The development of high-quality e-learning modules that incorporate these features may require the generation of specific software or the use of targeted commercially available software that could create a barrier to widespread adoption by teaching faculty [1214]. To address this issue, we have utilized specific features of PowerPoint™ to generate a series of interactive e-learning modules that we term Interactive PowerPoints™ or IPPs. From the faculty perspective, IPPs are simple to generate using software they are already familiar with, thus removing a barrier to widespread adoption. The IPPs are designed so that students are required to actively engage in order to complete the module, providing an interactive experience for the learner. In addition, opportunities for feedback and the ability to link out to published work or specific web sites are incorporated. In this report, we present an analysis of the efficacy of IPPs used in a variety of formats. For example, IPPs were utilized as supplementary material to didactic lectures addressing specific concepts that have historically been difficult for students to grasp in a lecture format. Other IPPs were developed to enable application of knowledge acquired in lecture, to replace didactic lecture material, or to supplement Medical Microbiology laboratory sessions in a peer-to-peer learning environment. Our analysis of the efficacy of IPPs consisted of course evaluations, performance on multiple choice questions (MCQs), and a survey to assess comprehension of basic science concepts and competency in the application of this knowledge pre- and post-introduction of the IPPs. Our results show that IPPs are at least equivalent to traditional formats in knowledge acquisition and, when used as supplementary material, can significantly enhance student performance on MCQs. The IPPs also provided students with increased comprehension and the ability to apply their knowledge. In addition, the students indicated a distinct preference for blended learning experiences incorporating IPPs. Thus, IPPs represent a low-cost, easily adoptable e-learning mechanism that provides for an efficient and interactive learning experience for medical students.

Methods

Generation of IPPs

The Interactive PowerPoints™ were generated using the standard Microsoft package (details provided are for Microsoft PowerPoint™ Professional Plus 2013). Action buttons were used to navigate between slides and were inserted by clicking on the “Insert” tab and selecting “Action Buttons” within the “Shapes” option. Once the Action button was inserted into the slide, a dialog box opens enabling hyperlinking to a specific slide within the presentation.

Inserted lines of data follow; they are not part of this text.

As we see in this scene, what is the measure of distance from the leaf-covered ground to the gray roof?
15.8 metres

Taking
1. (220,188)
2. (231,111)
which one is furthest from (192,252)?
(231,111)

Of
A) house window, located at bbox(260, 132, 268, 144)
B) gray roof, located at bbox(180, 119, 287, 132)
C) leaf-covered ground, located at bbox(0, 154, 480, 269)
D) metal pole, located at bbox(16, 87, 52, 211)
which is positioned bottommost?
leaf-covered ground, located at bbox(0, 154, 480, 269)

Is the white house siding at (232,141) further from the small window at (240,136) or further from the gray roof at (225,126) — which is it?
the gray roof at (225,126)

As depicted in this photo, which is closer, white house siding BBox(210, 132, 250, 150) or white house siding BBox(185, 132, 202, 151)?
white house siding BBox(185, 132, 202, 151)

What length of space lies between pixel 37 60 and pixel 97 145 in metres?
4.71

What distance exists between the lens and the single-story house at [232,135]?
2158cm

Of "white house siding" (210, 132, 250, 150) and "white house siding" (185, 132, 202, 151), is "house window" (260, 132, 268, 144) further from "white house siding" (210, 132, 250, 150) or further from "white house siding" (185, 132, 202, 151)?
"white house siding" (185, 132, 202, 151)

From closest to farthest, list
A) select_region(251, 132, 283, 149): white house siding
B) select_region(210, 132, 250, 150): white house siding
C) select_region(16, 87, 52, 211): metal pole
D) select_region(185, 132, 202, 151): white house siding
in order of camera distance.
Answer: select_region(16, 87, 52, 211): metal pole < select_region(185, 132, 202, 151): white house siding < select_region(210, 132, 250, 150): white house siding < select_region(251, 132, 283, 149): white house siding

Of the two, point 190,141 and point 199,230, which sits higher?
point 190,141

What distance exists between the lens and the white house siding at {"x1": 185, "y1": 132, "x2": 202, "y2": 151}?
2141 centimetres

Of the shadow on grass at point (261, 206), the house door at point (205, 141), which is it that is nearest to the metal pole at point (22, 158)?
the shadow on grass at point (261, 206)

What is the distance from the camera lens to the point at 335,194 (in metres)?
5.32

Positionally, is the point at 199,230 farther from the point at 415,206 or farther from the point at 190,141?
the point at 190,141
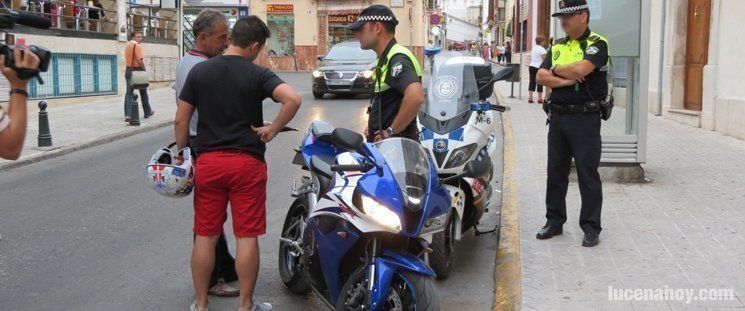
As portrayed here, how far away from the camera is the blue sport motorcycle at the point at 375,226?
3762 millimetres

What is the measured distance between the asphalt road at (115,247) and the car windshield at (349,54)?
40.5 feet

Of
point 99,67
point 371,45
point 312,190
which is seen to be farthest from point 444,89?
point 99,67

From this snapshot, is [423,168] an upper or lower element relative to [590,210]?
upper

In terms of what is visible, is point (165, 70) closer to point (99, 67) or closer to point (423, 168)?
point (99, 67)

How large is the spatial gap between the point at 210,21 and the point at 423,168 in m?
1.90

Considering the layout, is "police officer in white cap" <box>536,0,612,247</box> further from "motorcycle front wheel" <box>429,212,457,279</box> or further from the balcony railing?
the balcony railing

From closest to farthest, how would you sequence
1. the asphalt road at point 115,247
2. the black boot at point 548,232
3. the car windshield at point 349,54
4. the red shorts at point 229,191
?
the red shorts at point 229,191 < the asphalt road at point 115,247 < the black boot at point 548,232 < the car windshield at point 349,54

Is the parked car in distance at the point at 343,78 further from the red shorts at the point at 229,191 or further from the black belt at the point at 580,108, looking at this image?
the red shorts at the point at 229,191

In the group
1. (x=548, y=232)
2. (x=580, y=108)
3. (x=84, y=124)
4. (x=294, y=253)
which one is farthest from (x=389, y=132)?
(x=84, y=124)

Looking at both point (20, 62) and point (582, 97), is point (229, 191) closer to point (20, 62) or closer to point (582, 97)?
point (20, 62)

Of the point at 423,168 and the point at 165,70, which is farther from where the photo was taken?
the point at 165,70

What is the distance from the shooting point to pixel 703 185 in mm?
8148

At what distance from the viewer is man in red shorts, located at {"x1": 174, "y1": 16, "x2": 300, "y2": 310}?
4461 millimetres

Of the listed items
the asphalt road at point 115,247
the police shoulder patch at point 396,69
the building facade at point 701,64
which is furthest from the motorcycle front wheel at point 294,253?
the building facade at point 701,64
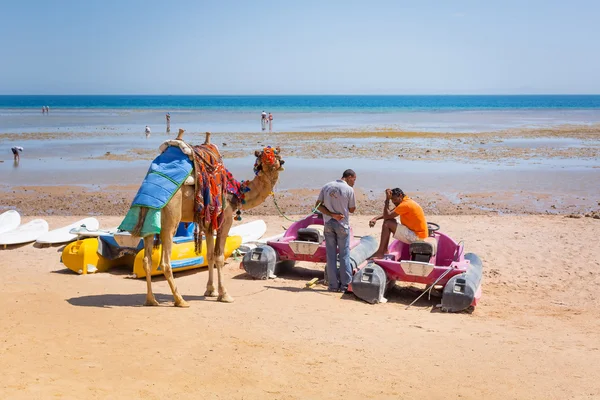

For multiple choice questions, answers were added as separate text boxes, the text box highlighted, “Insert” again selected, and the “Hyperlink” option selected. From the Hyperlink dialog box, “Place in This Document” was selected. At that point, the answer was hyperlinked to a specific slide within the presentation with either a “correct” or “incorrect” answer linked to the appropriate MCQ option. Once the presentation was complete, enforcement of interactivity required additional steps. First, “on mouse click” must be deselected in the “Advance Slide” section of the “Transitions” tab and “Apply to All” selected. Under the “Slide Show” tab, “Set Up Slide Show” was chosen and the “Show Type” “Browse at a Kiosk” selected. Finally, the document must be saved as a “PowerPoint™ Show” or .pps file.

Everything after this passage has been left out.